Propranolol is almost completely absorbed from the gastrointestinal tract, but a portion is immediately metabolized by the liver on its first pass through the portal circulation.

Peak effect occurs in one to one-and-one-half hours. The biologic half-life is approximately four hours. Propranolol is not significantly dialyzable. There is no simple correlation between dose or plasma level and therapeutic effect, and the dose-sensitivity range, as observed in clinical practice, is wide. The principal reason for this is that sympathetic tone varies widely between individuals. Since there is no reliable test to estimate sympathetic tone or to determine whether total beta blockade has been achieved, proper dosage requires titration.

The mechanism of the antihypertensive effect of propranolol has not been established. Among the factors that may be involved in contributing to the antihypertensive action are (1) decreased cardiac output, (2) inhibition of renin release by the kidneys, and (3) diminution of tonic sympathetic nerve outflow from vasomotor centers in the brain. Although total peripheral resistance may increase initially, it readjusts to, or below, the pretreatment level with chronic use. Effects on plasma volume appear to be minor and somewhat variable. Propranolol has been shown to cause a small increase in serum potassium concentration when used in the treatment of hypertensive patients. Propranolol hydrochloride decreases heart rate, cardiac output, and blood pressure.

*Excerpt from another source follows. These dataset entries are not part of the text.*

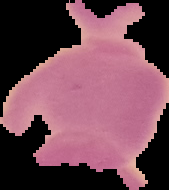
preparation = thin blood smear
image size = 169×190 pixels
image type = segmented cell region with the area outside set to black
result = no malaria parasites seen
Assess this cell for malaria.
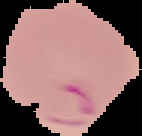
Parasitized.

image type = cell region segmented out of the field of view; surrounding area masked to black
image size = 142×136 pixels
preparation = thin blood smear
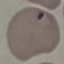 Malaria status: parasitized. Giemsa-stained preparation. Thin smear of blood. Photographed with a smartphone camera at the microscope eyepiece. Cell patch, automatically extracted from a larger field of view and resized to 64 × 64 pixels.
Describe the morphology of the erythrocytes.
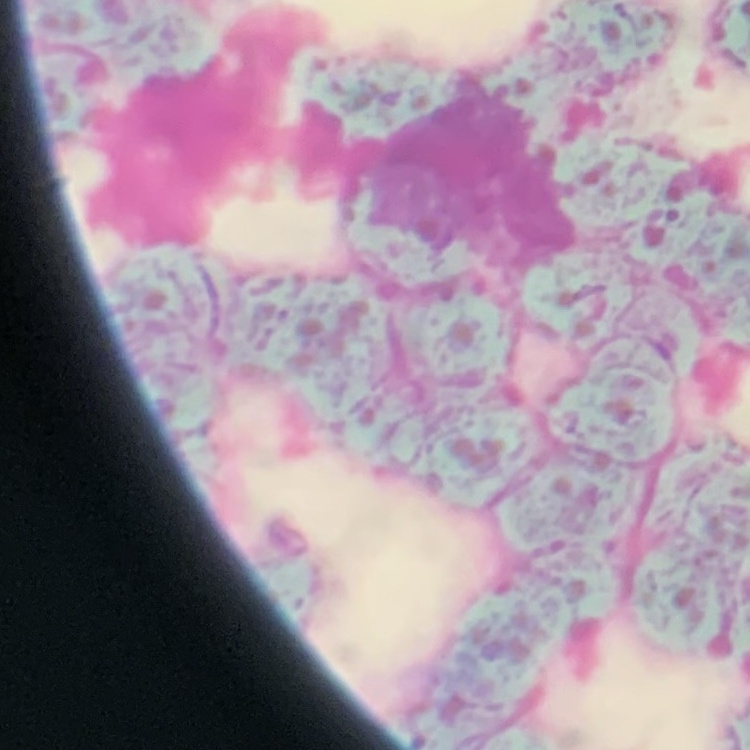

They show rouleaux formation.

Summary:
  - Preparation: thin blood smear
  - Image type: square crop of a larger photomicrograph
  - Stain: Field's or Giemsa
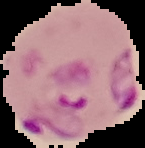
Image is 145×148 pixels. Cell region segmented out of the field of view; the surrounding area is masked to black. From a thin blood film. Malaria status: parasitized.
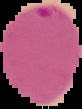 From a thin blood film. The area outside the segmented cell region is set to black. Malaria status: parasitized. Image is 82×109 pixels.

Beta-receptor blockade can be useful in conditions in which, because of pathologic or functional changes, sympathetic activity is detrimental to the patient. But there are also situations in which sympathetic stimulation is vital. For example, in patients with severely damaged hearts, adequate ventricular function is maintained by virtue of sympathetic drive, which should be preserved. In the presence of AV block greater than first degree, beta blockade may prevent the necessary facilitating effect of sympathetic activity on conduction. Beta blockade results in bronchial constriction by interfering with adrenergic bronchodilator activity, which should be preserved in patients subject to bronchospasm.

The proper objective of beta-blockade therapy is to decrease adverse sympathetic stimulation, but not to the degree that may impair necessary sympathetic support.

Hydrochlorothiazide

Hydrochlorothiazide is a benzothiadiazine (thiazide) diuretic closely related to chlorothiazide. The mechanism of the antihypertensive effect of the thiazides is unknown. Thiazides do not affect normal blood pressure.

Thiazides affect the renal tubular mechanism of electrolyte reabsorption. At maximal therapeutic dosage, all thiazides are approximately equal in their diuretic potency.

Thiazides increase excretion of sodium and chloride in approximately equivalent amounts. Natriuresis causes a secondary loss of potassium and bicarbonate. Onset of diuretic action of hydrochlorothiazide occurs in two hours, and the peak effect in about four hours. Its action persists for approximately six to 12 hours. Thiazides are eliminated rapidly by the kidney.